## start INPUT RECORDS

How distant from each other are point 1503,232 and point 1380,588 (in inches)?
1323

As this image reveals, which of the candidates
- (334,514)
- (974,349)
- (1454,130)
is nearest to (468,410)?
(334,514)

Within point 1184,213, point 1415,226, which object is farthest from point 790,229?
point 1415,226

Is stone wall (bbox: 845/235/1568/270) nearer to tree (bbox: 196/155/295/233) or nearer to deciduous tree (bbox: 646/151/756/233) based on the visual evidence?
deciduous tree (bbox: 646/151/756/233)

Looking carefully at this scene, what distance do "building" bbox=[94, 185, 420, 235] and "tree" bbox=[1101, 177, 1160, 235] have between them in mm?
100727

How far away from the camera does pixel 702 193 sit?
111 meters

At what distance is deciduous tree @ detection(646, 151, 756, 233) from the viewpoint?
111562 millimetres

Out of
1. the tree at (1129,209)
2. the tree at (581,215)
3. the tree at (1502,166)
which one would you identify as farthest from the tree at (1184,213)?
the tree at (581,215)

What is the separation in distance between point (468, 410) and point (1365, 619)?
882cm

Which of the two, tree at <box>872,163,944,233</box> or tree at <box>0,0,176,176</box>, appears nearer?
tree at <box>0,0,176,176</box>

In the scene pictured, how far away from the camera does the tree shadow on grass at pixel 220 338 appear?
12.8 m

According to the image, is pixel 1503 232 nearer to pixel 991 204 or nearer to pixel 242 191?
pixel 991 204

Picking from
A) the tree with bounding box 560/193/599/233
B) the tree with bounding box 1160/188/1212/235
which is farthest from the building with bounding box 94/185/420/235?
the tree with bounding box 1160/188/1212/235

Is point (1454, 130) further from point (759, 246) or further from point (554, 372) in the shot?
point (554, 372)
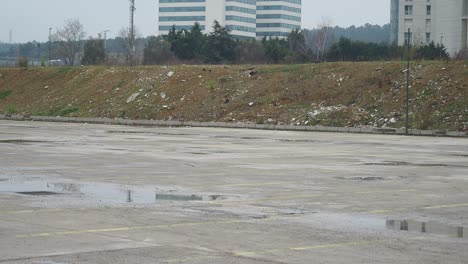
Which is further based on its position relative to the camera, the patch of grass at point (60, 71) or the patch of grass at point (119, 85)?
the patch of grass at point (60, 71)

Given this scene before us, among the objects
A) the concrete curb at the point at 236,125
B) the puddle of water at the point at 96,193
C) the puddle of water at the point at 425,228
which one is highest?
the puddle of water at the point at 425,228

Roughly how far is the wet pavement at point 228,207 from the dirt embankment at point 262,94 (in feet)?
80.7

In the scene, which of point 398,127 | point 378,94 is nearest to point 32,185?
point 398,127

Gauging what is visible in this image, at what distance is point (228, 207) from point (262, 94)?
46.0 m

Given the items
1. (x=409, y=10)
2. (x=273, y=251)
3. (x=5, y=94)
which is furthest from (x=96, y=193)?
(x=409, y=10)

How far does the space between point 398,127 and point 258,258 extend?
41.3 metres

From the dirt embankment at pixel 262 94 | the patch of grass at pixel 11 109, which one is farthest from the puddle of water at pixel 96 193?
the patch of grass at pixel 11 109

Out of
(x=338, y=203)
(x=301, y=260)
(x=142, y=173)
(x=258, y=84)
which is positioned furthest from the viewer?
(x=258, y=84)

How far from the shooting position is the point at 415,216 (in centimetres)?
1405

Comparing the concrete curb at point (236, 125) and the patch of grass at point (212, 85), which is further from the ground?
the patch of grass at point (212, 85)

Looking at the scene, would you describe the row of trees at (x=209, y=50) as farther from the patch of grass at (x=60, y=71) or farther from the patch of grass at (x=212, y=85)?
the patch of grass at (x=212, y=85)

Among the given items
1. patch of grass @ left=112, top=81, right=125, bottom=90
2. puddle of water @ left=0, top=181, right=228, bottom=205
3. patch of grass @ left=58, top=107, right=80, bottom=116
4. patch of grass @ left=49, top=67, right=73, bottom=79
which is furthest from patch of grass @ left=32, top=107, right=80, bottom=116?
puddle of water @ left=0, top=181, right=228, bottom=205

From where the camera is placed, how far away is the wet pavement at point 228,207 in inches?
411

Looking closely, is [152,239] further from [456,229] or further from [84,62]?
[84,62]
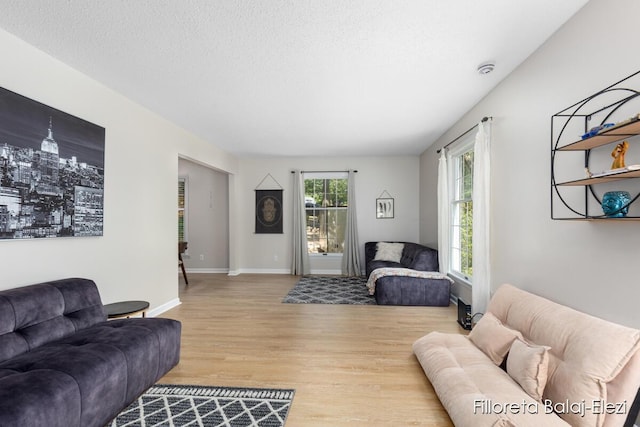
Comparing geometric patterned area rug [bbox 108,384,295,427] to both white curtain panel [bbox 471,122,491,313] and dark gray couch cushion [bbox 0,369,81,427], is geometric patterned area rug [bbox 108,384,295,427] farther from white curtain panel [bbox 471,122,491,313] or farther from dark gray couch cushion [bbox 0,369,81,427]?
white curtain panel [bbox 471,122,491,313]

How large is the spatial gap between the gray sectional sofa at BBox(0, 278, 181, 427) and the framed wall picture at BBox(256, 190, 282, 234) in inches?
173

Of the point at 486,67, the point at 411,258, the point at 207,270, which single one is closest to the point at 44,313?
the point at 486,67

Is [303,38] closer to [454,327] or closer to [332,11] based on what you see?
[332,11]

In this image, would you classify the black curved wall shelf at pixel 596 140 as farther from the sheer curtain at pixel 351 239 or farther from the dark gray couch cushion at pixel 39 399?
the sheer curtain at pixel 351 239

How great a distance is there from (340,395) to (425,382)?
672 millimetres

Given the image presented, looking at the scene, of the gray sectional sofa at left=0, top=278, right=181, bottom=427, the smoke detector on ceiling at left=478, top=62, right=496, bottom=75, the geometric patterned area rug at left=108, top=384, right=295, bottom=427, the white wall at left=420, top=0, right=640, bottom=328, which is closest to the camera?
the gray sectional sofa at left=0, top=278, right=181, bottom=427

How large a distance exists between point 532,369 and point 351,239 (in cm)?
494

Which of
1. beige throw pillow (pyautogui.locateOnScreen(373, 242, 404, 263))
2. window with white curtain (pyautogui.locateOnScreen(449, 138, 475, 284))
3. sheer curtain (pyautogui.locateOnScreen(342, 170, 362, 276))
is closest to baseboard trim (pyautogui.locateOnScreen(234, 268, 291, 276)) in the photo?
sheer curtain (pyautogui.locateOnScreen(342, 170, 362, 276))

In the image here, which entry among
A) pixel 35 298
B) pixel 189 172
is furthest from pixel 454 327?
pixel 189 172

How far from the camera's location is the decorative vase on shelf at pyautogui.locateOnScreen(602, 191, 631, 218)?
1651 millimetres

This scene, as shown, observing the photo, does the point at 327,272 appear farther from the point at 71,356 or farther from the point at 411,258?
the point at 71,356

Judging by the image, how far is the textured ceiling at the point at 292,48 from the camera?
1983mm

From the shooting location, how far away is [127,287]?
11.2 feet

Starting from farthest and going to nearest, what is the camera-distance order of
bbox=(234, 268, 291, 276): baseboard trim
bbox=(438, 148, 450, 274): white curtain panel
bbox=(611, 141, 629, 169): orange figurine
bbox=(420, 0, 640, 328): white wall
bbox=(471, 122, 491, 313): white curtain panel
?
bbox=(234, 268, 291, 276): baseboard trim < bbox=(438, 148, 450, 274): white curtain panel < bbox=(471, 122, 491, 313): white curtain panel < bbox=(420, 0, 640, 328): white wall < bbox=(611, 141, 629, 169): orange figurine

## end INPUT RECORDS

__JOB__:
Quote the data above in full, leaving out the pictures it holds.

__FINISHED ANSWER__:
How distant from each other are point 1503,232 and point 1380,588 (in inches)?
1323

As this image reveals, which of the candidates
- (334,514)
- (974,349)
- (1454,130)
is nearest to (468,410)?
(334,514)

Within point 1184,213, point 1415,226, which object is farthest from point 790,229?
point 1415,226

Is stone wall (bbox: 845/235/1568/270) nearer to tree (bbox: 196/155/295/233) or nearer to deciduous tree (bbox: 646/151/756/233) based on the visual evidence?
deciduous tree (bbox: 646/151/756/233)

Looking carefully at this scene, what distance do "building" bbox=[94, 185, 420, 235] and "tree" bbox=[1101, 177, 1160, 235] have between them in mm?
100727

How far away from the camera does pixel 702 193 sit?
111 meters

At what distance is deciduous tree @ detection(646, 151, 756, 233) from the viewpoint?
111562 millimetres

Out of
1. the tree at (1129,209)
2. the tree at (581,215)
3. the tree at (1502,166)
which one would you identify as farthest from the tree at (1184,213)?
the tree at (581,215)

What is the separation in distance between point (468, 410) and point (1365, 619)?
882cm

Which of the two, tree at <box>872,163,944,233</box> or tree at <box>0,0,176,176</box>, appears nearer?
tree at <box>0,0,176,176</box>

In the scene pictured, how far away from the camera does the tree shadow on grass at pixel 220 338 appear?
12.8 m

According to the image, is pixel 1503 232 nearer to pixel 991 204 or nearer to pixel 242 191?
pixel 991 204

Picking from
A) the tree with bounding box 560/193/599/233
B) the tree with bounding box 1160/188/1212/235
which is farthest from the building with bounding box 94/185/420/235?
the tree with bounding box 1160/188/1212/235

Is point (1454, 130) further from point (759, 246) or further from point (554, 372) in the shot?
point (554, 372)
Which is further based on its position relative to the camera, the patch of grass at point (60, 71) or the patch of grass at point (119, 85)?
the patch of grass at point (60, 71)

Given this scene before us, among the objects
A) the concrete curb at the point at 236,125
B) the puddle of water at the point at 96,193
C) the puddle of water at the point at 425,228
which one is highest?
the puddle of water at the point at 425,228

Roughly how far is the wet pavement at point 228,207 from the dirt embankment at point 262,94 (in feet)?
80.7

In the scene, which of point 398,127 | point 378,94 is nearest to point 32,185?
point 398,127

Gauging what is visible in this image, at what distance is point (228, 207) from point (262, 94)?
46.0 m

Given the items
1. (x=409, y=10)
2. (x=273, y=251)
3. (x=5, y=94)
which is furthest from (x=96, y=193)?
(x=409, y=10)

How far does the space between point 398,127 and point 258,258 extend?
41.3 metres

From the dirt embankment at pixel 262 94 | the patch of grass at pixel 11 109, which one is farthest from the puddle of water at pixel 96 193?
the patch of grass at pixel 11 109

Out of
(x=338, y=203)
(x=301, y=260)
(x=142, y=173)
(x=258, y=84)
which is positioned furthest from the viewer?
(x=258, y=84)

How far from the shooting position is the point at 415,216 (in centimetres)?
1405

Comparing the concrete curb at point (236, 125) and the patch of grass at point (212, 85), which is further from the ground?
the patch of grass at point (212, 85)

Looking at the scene, would you describe the row of trees at (x=209, y=50) as farther from the patch of grass at (x=60, y=71) or farther from the patch of grass at (x=212, y=85)?
the patch of grass at (x=212, y=85)

Among the given items
1. patch of grass @ left=112, top=81, right=125, bottom=90
2. puddle of water @ left=0, top=181, right=228, bottom=205
3. patch of grass @ left=58, top=107, right=80, bottom=116
4. patch of grass @ left=49, top=67, right=73, bottom=79
which is furthest from patch of grass @ left=32, top=107, right=80, bottom=116?
puddle of water @ left=0, top=181, right=228, bottom=205

From where the camera is placed, how far away is the wet pavement at point 228,207 in inches?
411

Looking closely, is [152,239] further from [456,229] or further from [84,62]?
[84,62]
Comparing geometric patterned area rug [bbox 108,384,295,427] to both white curtain panel [bbox 471,122,491,313] and dark gray couch cushion [bbox 0,369,81,427], is geometric patterned area rug [bbox 108,384,295,427] farther from white curtain panel [bbox 471,122,491,313] or farther from dark gray couch cushion [bbox 0,369,81,427]?
white curtain panel [bbox 471,122,491,313]

How large is the spatial gap between the gray sectional sofa at BBox(0, 278, 181, 427) and the framed wall picture at BBox(256, 190, 282, 234) in inches?
173

Of the point at 486,67, the point at 411,258, the point at 207,270, which single one is closest to the point at 44,313?
the point at 486,67

Is [303,38] closer to [454,327] or closer to [332,11] based on what you see?
[332,11]

In this image, would you classify the black curved wall shelf at pixel 596 140 as farther from the sheer curtain at pixel 351 239 or farther from the dark gray couch cushion at pixel 39 399?
the sheer curtain at pixel 351 239

How great a distance is there from (340,395) to (425,382)?
672 millimetres

Given the image presented, looking at the scene, of the gray sectional sofa at left=0, top=278, right=181, bottom=427, the smoke detector on ceiling at left=478, top=62, right=496, bottom=75, the geometric patterned area rug at left=108, top=384, right=295, bottom=427, the white wall at left=420, top=0, right=640, bottom=328, which is closest to the camera?
the gray sectional sofa at left=0, top=278, right=181, bottom=427

How large a distance exists between point 532,369 and point 351,239 (in cm)?
494

Which of
1. beige throw pillow (pyautogui.locateOnScreen(373, 242, 404, 263))
2. window with white curtain (pyautogui.locateOnScreen(449, 138, 475, 284))
3. sheer curtain (pyautogui.locateOnScreen(342, 170, 362, 276))
is closest to baseboard trim (pyautogui.locateOnScreen(234, 268, 291, 276)) in the photo?
sheer curtain (pyautogui.locateOnScreen(342, 170, 362, 276))

In the image here, which entry among
A) pixel 35 298
B) pixel 189 172
is furthest from pixel 454 327?
pixel 189 172

How far from the camera's location is the decorative vase on shelf at pyautogui.locateOnScreen(602, 191, 631, 218)?
1651 millimetres

This scene, as shown, observing the photo, does the point at 327,272 appear farther from the point at 71,356 or farther from the point at 411,258?
the point at 71,356

Judging by the image, how far is the textured ceiling at the point at 292,48 from the camera?
1983mm

From the shooting location, how far away is [127,287]?
11.2 feet

Starting from farthest and going to nearest, what is the camera-distance order of
bbox=(234, 268, 291, 276): baseboard trim
bbox=(438, 148, 450, 274): white curtain panel
bbox=(611, 141, 629, 169): orange figurine
bbox=(420, 0, 640, 328): white wall
bbox=(471, 122, 491, 313): white curtain panel
?
bbox=(234, 268, 291, 276): baseboard trim < bbox=(438, 148, 450, 274): white curtain panel < bbox=(471, 122, 491, 313): white curtain panel < bbox=(420, 0, 640, 328): white wall < bbox=(611, 141, 629, 169): orange figurine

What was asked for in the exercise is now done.